3. The proceedings and the application for a freezing order are unusual in that ADCB first brought a claim against Mr Manghat and others on 2 December 2000 in the English High Court, and was granted permission to serve Mr Manghat out of the jurisdiction. The English court made a freezing order against Mr Manghat and other defendants. However, Mr Manghat and others successfully challenged the jurisdiction of the English Court, and the English proceedings were stayed against him. ADCB then brought these proceedings against Mr Manghat. By agreement between the parties, the English freezing order against Mr Mangat was extended until the determination of ADCB’s application to this Court for a freezing order, and in the event it was then replaced by my order.
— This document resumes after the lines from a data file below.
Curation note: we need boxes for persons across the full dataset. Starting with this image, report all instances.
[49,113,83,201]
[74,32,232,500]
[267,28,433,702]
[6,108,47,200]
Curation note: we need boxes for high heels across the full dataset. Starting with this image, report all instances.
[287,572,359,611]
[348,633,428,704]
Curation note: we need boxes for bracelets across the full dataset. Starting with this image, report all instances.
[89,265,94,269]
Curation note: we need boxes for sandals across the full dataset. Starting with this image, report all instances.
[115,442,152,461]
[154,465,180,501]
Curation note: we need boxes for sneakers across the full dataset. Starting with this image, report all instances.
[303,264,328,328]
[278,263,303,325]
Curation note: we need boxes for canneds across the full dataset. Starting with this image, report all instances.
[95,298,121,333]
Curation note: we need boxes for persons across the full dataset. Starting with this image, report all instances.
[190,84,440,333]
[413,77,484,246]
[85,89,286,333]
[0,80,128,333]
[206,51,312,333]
4. Rule 195 of the Court Procedure Rules (“CPR”) provides:
“(1) The Court may make such orders as it considers just in respect of any application hearing, trial, appeal or other proceeding before the Court.
(2) The Court’s powers to make an order for costs may be exercised either in the course of the proceeding or at or after its final determination”.
5. ADCB submits that I should not defer the question of costs of the freezing order application but make an immediate order that Mr Manghat pay its costs. Mr Manghat submits that I should order either that costs be in the case or that they be reserved. Both parties were able to cite previous decisions in support of their contention, but the issue depends on what is just on the specific facts of this case, and, to my mind, there is no established practice, either of this Court or of common law jurisdictions generally, that glosses the statutory test in Rule 195. I agree with the observation of Martin Spencer J in Bravo v Ameseur Resources plc, [2020] EWHC 2279 (QB) at para 5 that different considerations apply to freezing orders from those relevant to other interlocutory injunctions which are governed by the question where the balance of convenience lies. It is of some interest that, as Sir Michael Burton said in PJSC Pharmaceutical Firm “Darsita” v Metabay Import/Export Ltd, [2021] EWHC 1471 (Comm), in the Bravo case, like this one, there was apparently no ex parte hearing before the inter partes hearing of the freezing order application.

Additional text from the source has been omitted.